The contractionary effect of the end of 5 years of loose Fed monetary policies will hit the economy at the same time as the already enacted tax rate increases due to Obamacare and the expiration of the Bush tax cuts. The top tax rates of virtually every major federal tax would then soar, except for the corporate income tax rate, which is already virtually the highest in the industrialized world. Obama’s soaring regulatory costs will also be soaring to a crescendo by then as well.

This is why I predicted in my new book, America’s Ticking Bankruptcy Bomb, the coming crash of 2013, unless these policies are reversed. The first step in that can occur in round 2 of the debt limit increase negotiations involving the new Congressional Super Committee.

What is important to recognize is that in these negotiations the above discussed Tea Party solutions can still be in play. The Congressional Super Committee considering further deficit reductions totaling $1.5 trillion over 10 years could still adopt some or all of the proposals in the Ryan budget, or in Cut, Cap and Balance, or some combination of them.

Indeed, both the Ryan budget and Cut, Cap and Balance included more than enough spending cuts to provide for sweeping, pro-growth tax reform, and still meet the Super Committee’s deficit targets. The Ryan budget, in fact, already provided for corporate tax reform reducing the federal rate to 25%, and for individual tax reform reducing the individual rates to 25% for those making over $100,000 per year, and to 15% for those making less. Yet, again it still ultimately achieved a balanced budget, and eventually even an historic national debt payoff, as scored by CBO. The reduced rates from such reform would liberate the economy for the long overdue recovery to take off.

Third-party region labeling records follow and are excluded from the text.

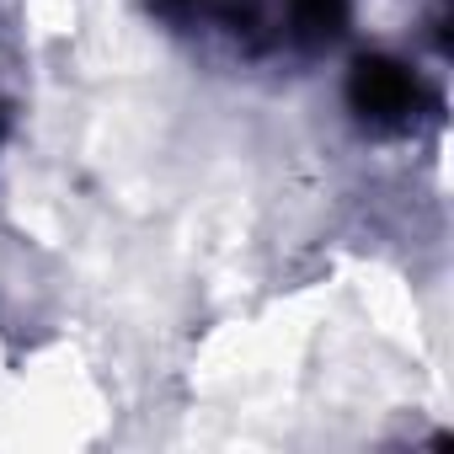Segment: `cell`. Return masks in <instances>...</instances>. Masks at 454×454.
<instances>
[{"label": "cell", "instance_id": "1", "mask_svg": "<svg viewBox=\"0 0 454 454\" xmlns=\"http://www.w3.org/2000/svg\"><path fill=\"white\" fill-rule=\"evenodd\" d=\"M422 81L390 54H364L348 75V107L369 129H406L422 113Z\"/></svg>", "mask_w": 454, "mask_h": 454}, {"label": "cell", "instance_id": "2", "mask_svg": "<svg viewBox=\"0 0 454 454\" xmlns=\"http://www.w3.org/2000/svg\"><path fill=\"white\" fill-rule=\"evenodd\" d=\"M353 0H289V22L305 43H332L348 27Z\"/></svg>", "mask_w": 454, "mask_h": 454}, {"label": "cell", "instance_id": "3", "mask_svg": "<svg viewBox=\"0 0 454 454\" xmlns=\"http://www.w3.org/2000/svg\"><path fill=\"white\" fill-rule=\"evenodd\" d=\"M155 12L171 22H224V27H247L257 0H155Z\"/></svg>", "mask_w": 454, "mask_h": 454}]
</instances>
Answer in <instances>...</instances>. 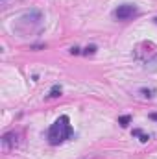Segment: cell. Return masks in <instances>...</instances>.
Masks as SVG:
<instances>
[{
  "mask_svg": "<svg viewBox=\"0 0 157 159\" xmlns=\"http://www.w3.org/2000/svg\"><path fill=\"white\" fill-rule=\"evenodd\" d=\"M70 135H72L70 120H69L67 115H63V117H59V119L50 126V129H48V143H50V144H61V143H65Z\"/></svg>",
  "mask_w": 157,
  "mask_h": 159,
  "instance_id": "1",
  "label": "cell"
},
{
  "mask_svg": "<svg viewBox=\"0 0 157 159\" xmlns=\"http://www.w3.org/2000/svg\"><path fill=\"white\" fill-rule=\"evenodd\" d=\"M41 22H43V15H41L39 11H30V13H24L20 19H19V22H17V30L20 32V34H32L34 30H37L41 28Z\"/></svg>",
  "mask_w": 157,
  "mask_h": 159,
  "instance_id": "2",
  "label": "cell"
},
{
  "mask_svg": "<svg viewBox=\"0 0 157 159\" xmlns=\"http://www.w3.org/2000/svg\"><path fill=\"white\" fill-rule=\"evenodd\" d=\"M137 13H139V9H137L135 4H122V6H118L117 9L113 11V15H115L117 20H129Z\"/></svg>",
  "mask_w": 157,
  "mask_h": 159,
  "instance_id": "3",
  "label": "cell"
},
{
  "mask_svg": "<svg viewBox=\"0 0 157 159\" xmlns=\"http://www.w3.org/2000/svg\"><path fill=\"white\" fill-rule=\"evenodd\" d=\"M19 143H20V135H19L17 131H9V133H6V135L2 137V146H4V150H13L15 146H19Z\"/></svg>",
  "mask_w": 157,
  "mask_h": 159,
  "instance_id": "4",
  "label": "cell"
},
{
  "mask_svg": "<svg viewBox=\"0 0 157 159\" xmlns=\"http://www.w3.org/2000/svg\"><path fill=\"white\" fill-rule=\"evenodd\" d=\"M50 96H52V98L61 96V87H59V85H54V87H52V91H50Z\"/></svg>",
  "mask_w": 157,
  "mask_h": 159,
  "instance_id": "5",
  "label": "cell"
},
{
  "mask_svg": "<svg viewBox=\"0 0 157 159\" xmlns=\"http://www.w3.org/2000/svg\"><path fill=\"white\" fill-rule=\"evenodd\" d=\"M154 89H141V94L144 96V98H154Z\"/></svg>",
  "mask_w": 157,
  "mask_h": 159,
  "instance_id": "6",
  "label": "cell"
},
{
  "mask_svg": "<svg viewBox=\"0 0 157 159\" xmlns=\"http://www.w3.org/2000/svg\"><path fill=\"white\" fill-rule=\"evenodd\" d=\"M129 120H131V117H129V115H124V117H120V119H118V124L126 128V126L129 124Z\"/></svg>",
  "mask_w": 157,
  "mask_h": 159,
  "instance_id": "7",
  "label": "cell"
},
{
  "mask_svg": "<svg viewBox=\"0 0 157 159\" xmlns=\"http://www.w3.org/2000/svg\"><path fill=\"white\" fill-rule=\"evenodd\" d=\"M94 52H96V46H87L83 54H85V56H89V54H94Z\"/></svg>",
  "mask_w": 157,
  "mask_h": 159,
  "instance_id": "8",
  "label": "cell"
},
{
  "mask_svg": "<svg viewBox=\"0 0 157 159\" xmlns=\"http://www.w3.org/2000/svg\"><path fill=\"white\" fill-rule=\"evenodd\" d=\"M70 54H79V48H76V46H74V48H70Z\"/></svg>",
  "mask_w": 157,
  "mask_h": 159,
  "instance_id": "9",
  "label": "cell"
},
{
  "mask_svg": "<svg viewBox=\"0 0 157 159\" xmlns=\"http://www.w3.org/2000/svg\"><path fill=\"white\" fill-rule=\"evenodd\" d=\"M150 119H152V120H155V122H157V113H152V115H150Z\"/></svg>",
  "mask_w": 157,
  "mask_h": 159,
  "instance_id": "10",
  "label": "cell"
}]
</instances>
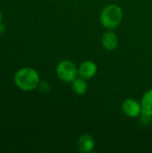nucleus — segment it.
<instances>
[{"label": "nucleus", "mask_w": 152, "mask_h": 153, "mask_svg": "<svg viewBox=\"0 0 152 153\" xmlns=\"http://www.w3.org/2000/svg\"><path fill=\"white\" fill-rule=\"evenodd\" d=\"M15 86L23 91H32L40 83V77L37 70L31 67H22L13 76Z\"/></svg>", "instance_id": "obj_1"}, {"label": "nucleus", "mask_w": 152, "mask_h": 153, "mask_svg": "<svg viewBox=\"0 0 152 153\" xmlns=\"http://www.w3.org/2000/svg\"><path fill=\"white\" fill-rule=\"evenodd\" d=\"M123 20V11L120 6L116 4L107 5L100 13L101 24L108 29L112 30L116 28Z\"/></svg>", "instance_id": "obj_2"}, {"label": "nucleus", "mask_w": 152, "mask_h": 153, "mask_svg": "<svg viewBox=\"0 0 152 153\" xmlns=\"http://www.w3.org/2000/svg\"><path fill=\"white\" fill-rule=\"evenodd\" d=\"M57 77L65 82H72L78 74V69L74 63L70 60H62L56 68Z\"/></svg>", "instance_id": "obj_3"}, {"label": "nucleus", "mask_w": 152, "mask_h": 153, "mask_svg": "<svg viewBox=\"0 0 152 153\" xmlns=\"http://www.w3.org/2000/svg\"><path fill=\"white\" fill-rule=\"evenodd\" d=\"M122 109L124 113L132 118L137 117L142 114V106L137 100L133 99H127L123 102Z\"/></svg>", "instance_id": "obj_4"}, {"label": "nucleus", "mask_w": 152, "mask_h": 153, "mask_svg": "<svg viewBox=\"0 0 152 153\" xmlns=\"http://www.w3.org/2000/svg\"><path fill=\"white\" fill-rule=\"evenodd\" d=\"M97 71V65L90 60H86L82 62L78 68V74L80 75V77L85 80H89L96 74Z\"/></svg>", "instance_id": "obj_5"}, {"label": "nucleus", "mask_w": 152, "mask_h": 153, "mask_svg": "<svg viewBox=\"0 0 152 153\" xmlns=\"http://www.w3.org/2000/svg\"><path fill=\"white\" fill-rule=\"evenodd\" d=\"M95 147V142L91 135L82 134L78 138L77 141V149L79 152L88 153L92 152Z\"/></svg>", "instance_id": "obj_6"}, {"label": "nucleus", "mask_w": 152, "mask_h": 153, "mask_svg": "<svg viewBox=\"0 0 152 153\" xmlns=\"http://www.w3.org/2000/svg\"><path fill=\"white\" fill-rule=\"evenodd\" d=\"M101 42H102L103 47L107 50L112 51V50H115L117 48L118 39H117V36H116V34L115 32H113L111 30H108L103 35Z\"/></svg>", "instance_id": "obj_7"}, {"label": "nucleus", "mask_w": 152, "mask_h": 153, "mask_svg": "<svg viewBox=\"0 0 152 153\" xmlns=\"http://www.w3.org/2000/svg\"><path fill=\"white\" fill-rule=\"evenodd\" d=\"M142 114L144 117H152V89L144 93L141 100Z\"/></svg>", "instance_id": "obj_8"}, {"label": "nucleus", "mask_w": 152, "mask_h": 153, "mask_svg": "<svg viewBox=\"0 0 152 153\" xmlns=\"http://www.w3.org/2000/svg\"><path fill=\"white\" fill-rule=\"evenodd\" d=\"M72 89H73V92L77 95L85 94L88 90V84L86 82V80L82 77L75 78L72 82Z\"/></svg>", "instance_id": "obj_9"}, {"label": "nucleus", "mask_w": 152, "mask_h": 153, "mask_svg": "<svg viewBox=\"0 0 152 153\" xmlns=\"http://www.w3.org/2000/svg\"><path fill=\"white\" fill-rule=\"evenodd\" d=\"M3 24V13L0 10V25Z\"/></svg>", "instance_id": "obj_10"}]
</instances>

Republicans must demand no less than such pro-growth tax reform as the price for their agreement in the next debt limit round. If President Obama and the Democrats refuse, let the automatic spending cuts trigger, and take the case to the people in 2012. The cuts can be adjusted as necessary and replaced with much bigger ones after that election. That would make defense an issue in the 2012 elections as well, which will be even more salient if Obama suffers a foreign policy/military crisis before then. His policies of historic financial weakness are only inviting that.